By Mitch Albers, MASB Assistant Director of Government Relations


Jennifer Smith

Jennifer Smith, MASB Director of Government Relations

DashBoard, Nov. 1, 2017

Recently, President Donald Trump and Congressional Republicans proposed a new tax scheme that includes eliminating the state and local tax deductions on federal income taxes. Many believe that eliminating this deduction will have two significant negative effects. The first is the impact it will have on state and local government funding of public services. The second is the double taxation on taxpayers.

SALT deductions allow taxpayers who itemize deductions on their federal income taxes to deduct state and local property taxes, and either state and local income taxes, or general sales tax from their federal taxable income. This deduction has existed since 1913, when the original Tax Code was enacted, and has been of great benefit to all taxpayers. More than 44 million taxpayers claim this deduction across the country.

Numerous scholars and experts agree that eliminating the SALT deduction would negatively impact state and local government investments in infrastructure, public safety, homeownership and education. The SALT deduction helps state and local governments provide these services because higher income tax filers are more willing to support state and local taxes with the federal deduction in place. Repealing the deduction would likely lead these filers to be reluctant to pass new state and local taxes and millages or buy real property, thus further reducing the pot of money for public services, including public education.

The second issue is one of double taxation. Federal, state and local taxes are mandatory for all taxpayers. Eliminating the SALT-D would effectively increase the marginal tax rate for many taxpayers, which would shrink their disposable income and negatively impact local economies.

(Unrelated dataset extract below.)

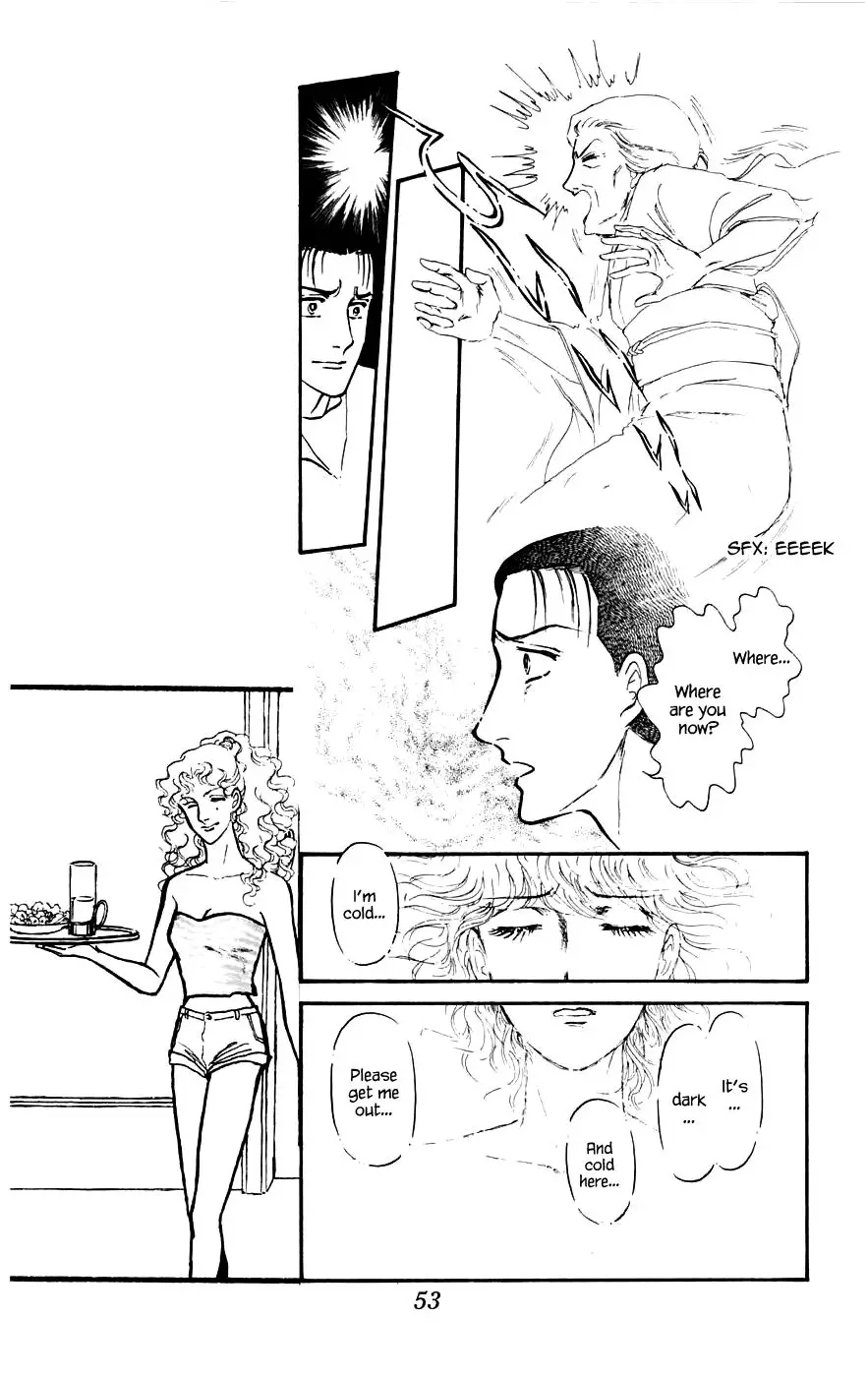 Yukan Club - 8.3 page 10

NSBA also opposes this proposal and has joined a coalition opposed to eliminating SALT deductions along with the National Association of Counties, U.S. Conference of Mayors, and other state and local government groups called Americans Against Double Taxation. As Congress considers a number of proposals for a federal tax overhaul, NSBA is urging Congress to champion investments in our public school districts and to reject measures, such as tuition tax credits/vouchers and the proposed SALT repeal, that would negatively impact resources for public education.

NSBA issued a call to action last week asking you to contact your U.S. Representative and urge them to vote NO on the Budget Resolution (H. Con. Res. 71) that was passed by the Senate earlier in October and includes this proposal.

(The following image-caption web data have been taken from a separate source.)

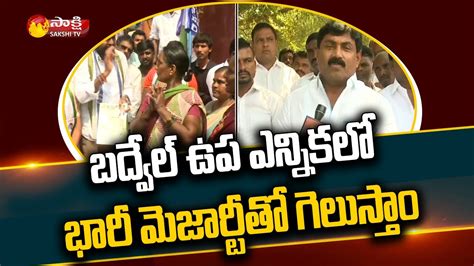 Kamalapuram MLA Ravindranath Reddy Confident Over YSRCP Victory In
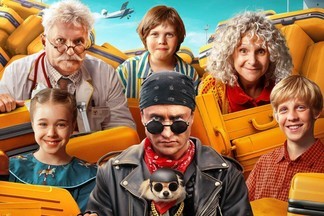 Кинонеделя: «Запретный плод»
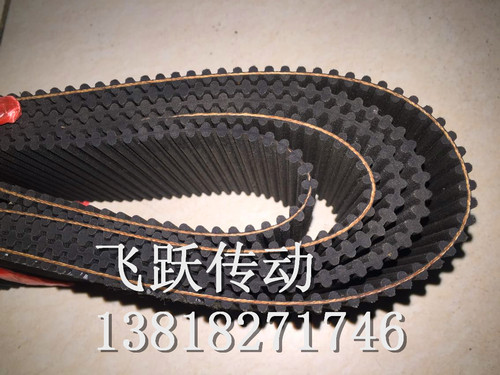 德国双面齿橡胶同步带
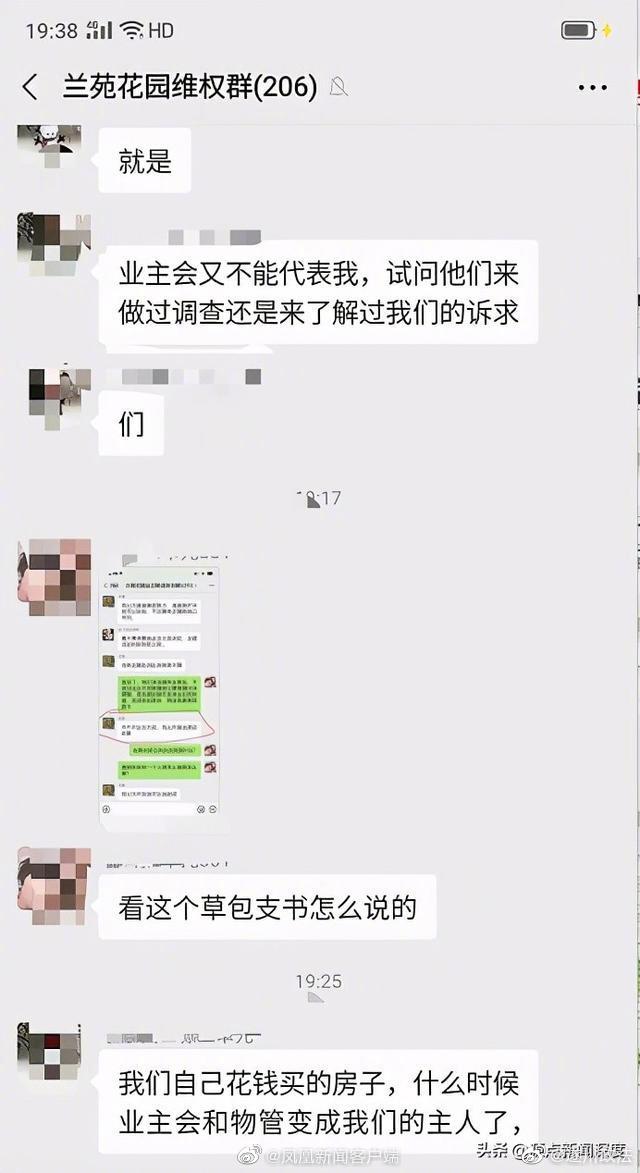 【喷嚏图卦20210529】我们核弹数量一定要多得让美国精英们一动与中国军事对抗的念头就瑟瑟发抖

The elimination of the SALT deduction would cause great harm to Michigan’s state budget, as well as local budgets throughout our state, and it would likely hit Michigan schools the hardest. Eliminating SALT will likely lead to less state revenue, which will reduce education funding, as well as making it more difficult to pass local funding increases because residents will be more reluctant, and less able, to increase their tax burdens. We would like you to help us fight against this tax proposal and ensure that Michigan residents and students don’t end up on the wrong end of Washington’s tax proposal.